What changes with regularization is computing the gradients.
Computing the Gradient with regularization (both linear/logistic)¶
The gradient calculation for both linear and logistic regression are nearly identical, differing only in computation of $f_{\mathbf{w}b}$. $$\begin{align*} \frac{\partial J(\mathbf{w},b)}{\partial w_j} &= \frac{1}{m} \sum\limits_{i = 0}^{m-1} (f_{\mathbf{w},b}(\mathbf{x}^{(i)}) - y^{(i)})x_{j}^{(i)} + \frac{\lambda}{m} w_j \tag{2} \\ \frac{\partial J(\mathbf{w},b)}{\partial b} &= \frac{1}{m} \sum\limits_{i = 0}^{m-1} (f_{\mathbf{w},b}(\mathbf{x}^{(i)}) - y^{(i)}) \tag{3} \end{align*}$$
m is the number of training examples in the data set
$f_{\mathbf{w},b}(x^{(i)})$ is the model's prediction, while $y^{(i)}$ is the target
For a linear regression model
$f_{\mathbf{w},b}(x) = \mathbf{w} \cdot \mathbf{x} + b$For a logistic regression model
$z = \mathbf{w} \cdot \mathbf{x} + b$
$f_{\mathbf{w},b}(x) = g(z)$
where $g(z)$ is the sigmoid function:
$g(z) = \frac{1}{1+e^{-z}}$
The term which adds regularization is the $\frac{\lambda}{m} w_j $.

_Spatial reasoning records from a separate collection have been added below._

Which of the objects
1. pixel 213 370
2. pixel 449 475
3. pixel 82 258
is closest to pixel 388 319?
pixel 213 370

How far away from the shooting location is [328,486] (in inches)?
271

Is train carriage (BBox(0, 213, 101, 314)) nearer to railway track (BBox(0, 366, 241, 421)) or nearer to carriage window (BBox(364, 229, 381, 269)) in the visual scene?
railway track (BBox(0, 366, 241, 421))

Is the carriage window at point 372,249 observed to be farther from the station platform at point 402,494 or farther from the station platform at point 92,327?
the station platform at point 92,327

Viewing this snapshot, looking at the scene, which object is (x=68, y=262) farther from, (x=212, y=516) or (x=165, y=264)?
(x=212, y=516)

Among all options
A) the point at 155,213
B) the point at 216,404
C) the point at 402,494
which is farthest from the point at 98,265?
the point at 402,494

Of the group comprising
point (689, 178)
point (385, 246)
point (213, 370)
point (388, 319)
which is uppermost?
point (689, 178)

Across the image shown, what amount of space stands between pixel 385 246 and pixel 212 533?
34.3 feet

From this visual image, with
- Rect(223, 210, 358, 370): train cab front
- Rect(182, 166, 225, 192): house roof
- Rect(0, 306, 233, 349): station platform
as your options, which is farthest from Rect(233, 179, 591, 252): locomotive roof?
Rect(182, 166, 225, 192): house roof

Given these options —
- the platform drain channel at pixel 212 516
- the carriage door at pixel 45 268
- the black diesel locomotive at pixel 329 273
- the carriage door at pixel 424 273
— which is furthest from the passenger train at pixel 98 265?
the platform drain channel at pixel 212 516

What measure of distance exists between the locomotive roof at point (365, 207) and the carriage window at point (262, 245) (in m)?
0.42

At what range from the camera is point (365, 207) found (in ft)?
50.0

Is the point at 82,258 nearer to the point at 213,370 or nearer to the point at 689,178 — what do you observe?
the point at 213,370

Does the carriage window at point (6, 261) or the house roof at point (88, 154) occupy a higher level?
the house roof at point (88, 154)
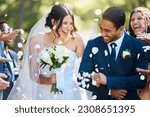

Gradient function for regularized linear regression¶
def compute_gradient_linear_reg(X, y, w, b, lambda_):
"""
Computes the gradient for linear regression
Args:
X (ndarray (m,n): Data, m examples with n features
y (ndarray (m,)): target values
w (ndarray (n,)): model parameters
b (scalar) : model parameter
lambda_ (scalar): Controls amount of regularization
Returns:
dj_dw (ndarray (n,)): The gradient of the cost w.r.t. the parameters w.
dj_db (scalar): The gradient of the cost w.r.t. the parameter b.
"""
m,n = X.shape #(number of examples, number of features)
dj_dw = np.zeros((n,))
dj_db = 0.
for i in range(m):
err = (np.dot(X[i], w) + b) - y[i]
for j in range(n):
dj_dw[j] = dj_dw[j] + err * X[i, j]
dj_db = dj_db + err
dj_dw = dj_dw / m
dj_db = dj_db / m
for j in range(n):
dj_dw[j] = dj_dw[j] + (lambda_/m) * w[j]
return dj_db, dj_dw
Run the cell below to see it in action.
np.random.seed(1)
X_tmp = np.random.rand(5,3)
y_tmp = np.array([0,1,0,1,0])
w_tmp = np.random.rand(X_tmp.shape[1])
b_tmp = 0.5
lambda_tmp = 0.7
dj_db_tmp, dj_dw_tmp = compute_gradient_linear_reg(X_tmp, y_tmp, w_tmp, b_tmp, lambda_tmp)
print(f"dj_db: {dj_db_tmp}", )
print(f"Regularized dj_dw:\n {dj_dw_tmp.tolist()}", )
Expected Output
dj_db: 0.6648774569425726
Regularized dj_dw:
[0.29653214748822276, 0.4911679625918033, 0.21645877535865857]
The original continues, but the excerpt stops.